Test coverage includes:
- Cross-library comparisons on the pyreadstat and pandas test data, checking results against `polars-readstat==0.11.1`, [pyreadstat](https://github.com/Roche/pyreadstat), and [pandas](https://github.com/pandas-dev/pandas).
- Stata/SPSS read/write roundtrip tests.
- Large-file read/write benchmark runs on real-world data (results below).
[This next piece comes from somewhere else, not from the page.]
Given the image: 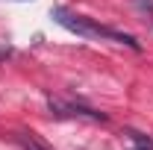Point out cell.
Masks as SVG:
<instances>
[{"label": "cell", "instance_id": "cell-1", "mask_svg": "<svg viewBox=\"0 0 153 150\" xmlns=\"http://www.w3.org/2000/svg\"><path fill=\"white\" fill-rule=\"evenodd\" d=\"M50 15H53V21H56L59 27H65V30H71V33H76V36H82V38H109V41L127 44V47H133V50H141V44H138L133 36L118 33V30H109V27H103V24H97V21L85 18V15H76V12L65 9V6H56Z\"/></svg>", "mask_w": 153, "mask_h": 150}, {"label": "cell", "instance_id": "cell-2", "mask_svg": "<svg viewBox=\"0 0 153 150\" xmlns=\"http://www.w3.org/2000/svg\"><path fill=\"white\" fill-rule=\"evenodd\" d=\"M50 112L56 118H88V121H106L103 112H94V109H85L79 103H62V100H50Z\"/></svg>", "mask_w": 153, "mask_h": 150}, {"label": "cell", "instance_id": "cell-3", "mask_svg": "<svg viewBox=\"0 0 153 150\" xmlns=\"http://www.w3.org/2000/svg\"><path fill=\"white\" fill-rule=\"evenodd\" d=\"M15 141L21 144V150H53L50 144H44L41 135H36V132H18Z\"/></svg>", "mask_w": 153, "mask_h": 150}, {"label": "cell", "instance_id": "cell-4", "mask_svg": "<svg viewBox=\"0 0 153 150\" xmlns=\"http://www.w3.org/2000/svg\"><path fill=\"white\" fill-rule=\"evenodd\" d=\"M130 138L135 141L133 150H153V141L147 138V135H141V132H130Z\"/></svg>", "mask_w": 153, "mask_h": 150}]
</instances>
If you want to run the same checks locally, helper scripts and tests are in `scripts/` and `tests/`.

## Benchmark

Benchmarks compare four scenarios: 1) load the full file, 2) load a subset of columns (Subset:True), 3) filter to a subset of rows (Filter: True), 4) load a subset of columns and filter to a subset of rows (Subset:True, Filter: True).

Benchmark context:
- Machine: AMD Ryzen 7 8845HS (16 cores), 14 GiB RAM, Linux Mint 22
- Storage: external SSD
- `polars-readstat` (rust engine v0.12.4) last run: February 24, 2026; comparison library timings for SAS/Stata (v0.11.1) last run August 31, 2025
- Version tested: `polars-readstat` 0.12.4 (new Rust engine) against polars-readstat 0.11.1 (prior C++ and C engines) and pandas and pyreadstat
- Method: wall-clock timings via Python `time.time()`

### Compared to Pandas and Pyreadstat (using read_file_multiprocessing for parallel processing in Pyreadstat)
#### SAS
all times in seconds (speedup relative to pandas in parenthesis below each)
| Library | Full File | Subset: True | Filter: True | Subset: True, Filter: True |
|---------|------------------------------|-----------------------------|-----------------------------|----------------------------|
| polars_readstat<br>[New rust engine](https://github.com/jrothbaum/polars_readstat_rs) | 0.72<br>(2.9×) | 0.04<br>(51.5×) | 1.04<br>(2.9×) | 0.04<br>(52.5×) |
| polars_readstat<br>engine="cpp"<br>(fastest for 0.11.1) | 1.31<br>(1.6×) | 0.09<br>(22.9×) | 1.56<br>(1.9×) | 0.09<br>(23.2×) |
| pandas | 2.07 | 2.06 | 3.03 | 2.09 |
| pyreadstat | 10.75<br>(0.2×) | 0.46<br>(4.5×) | 11.93<br>(0.3×) | 0.50<br>(4.2×) |

#### Stata
all times in seconds (speedup relative to pandas in parenthesis below each)
| Library | Full File | Subset: True | Filter: True | Subset: True, Filter: True |
|---------|------------------------------|-----------------------------|-----------------------------|----------------------------|
| polars_readstat<br>[New rust engine](https://github.com/jrothbaum/polars_readstat_rs) | 0.17<br>(6.7×) | 0.12<br>(9.8×) | 0.24<br>(4.1×) | 0.11<br>(8.7×) |
| polars_readstat<br>engine="readstat"<br>(the only option for 0.11.1) | 1.80<br>(0.6×) | 0.27<br>(4.4×) | 1.31<br>(0.8×) | 0.29<br>(3.3×) |
| pandas | 1.14 | 1.18 | 0.99 | 0.96 |
| pyreadstat | 7.46<br>(0.2×) | 2.18<br>(0.5×) | 7.66<br>(0.1×) | 2.24<br>(0.4×) |

#### SPSS
all times in seconds (speedup relative to pandas in parenthesis below each)
| Library | Full File | Subset: True | Filter: True | Subset: True, Filter: True |
|---------|------------------------------|-----------------------------|-----------------------------|----------------------------|
| polars_readstat<br>[New rust engine](https://github.com/jrothbaum/polars_readstat_rs) | 0.22<br>(6.6×) | 0.15<br>(9.1×) | 0.25<br>(6.0×) | 0.26<br>(4.5×) |
| pandas | 1.46 | 1.36 | 1.49 | 1.16 |
| pyreadstat | 9.25<br>(0.2×) | 4.85<br>(0.3×) | 9.39<br>(0.2×) | 4.75<br>(0.2×) |

Detailed benchmark notes and dataset descriptions are in `BENCHMARKS.md`.